:: Input data ::

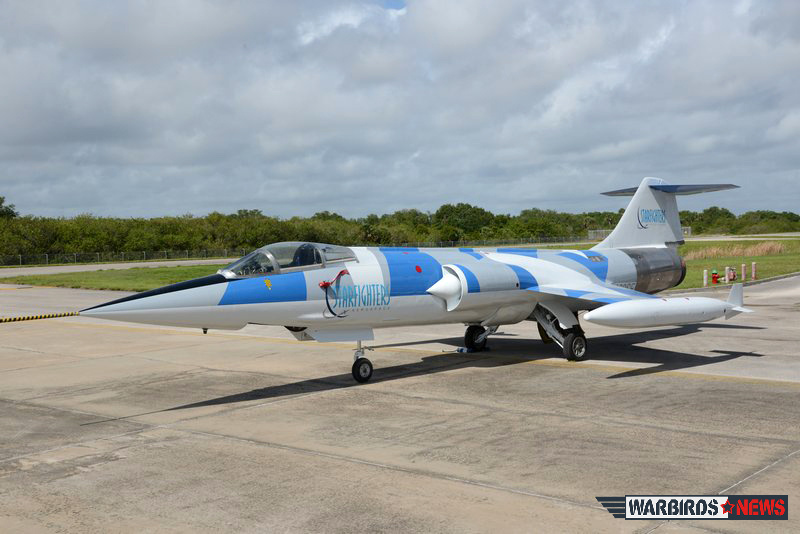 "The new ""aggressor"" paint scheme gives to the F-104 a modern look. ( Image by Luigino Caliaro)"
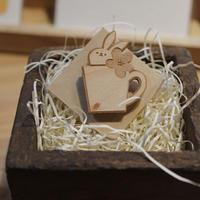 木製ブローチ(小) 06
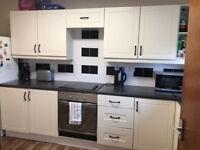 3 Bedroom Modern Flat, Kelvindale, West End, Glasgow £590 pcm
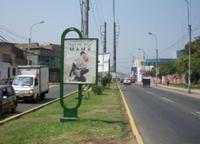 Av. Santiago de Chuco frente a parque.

:::

- [Problem description]:
All of the data above needs to be retyped exactly, with the pictures removed.

- [Answer to this task]:
 "The new ""aggressor"" paint scheme gives to the F-104 a modern look. ( Image by Luigino Caliaro)"
 木製ブローチ(小) 06
 3 Bedroom Modern Flat, Kelvindale, West End, Glasgow £590 pcm
 Av. Santiago de Chuco frente a parque.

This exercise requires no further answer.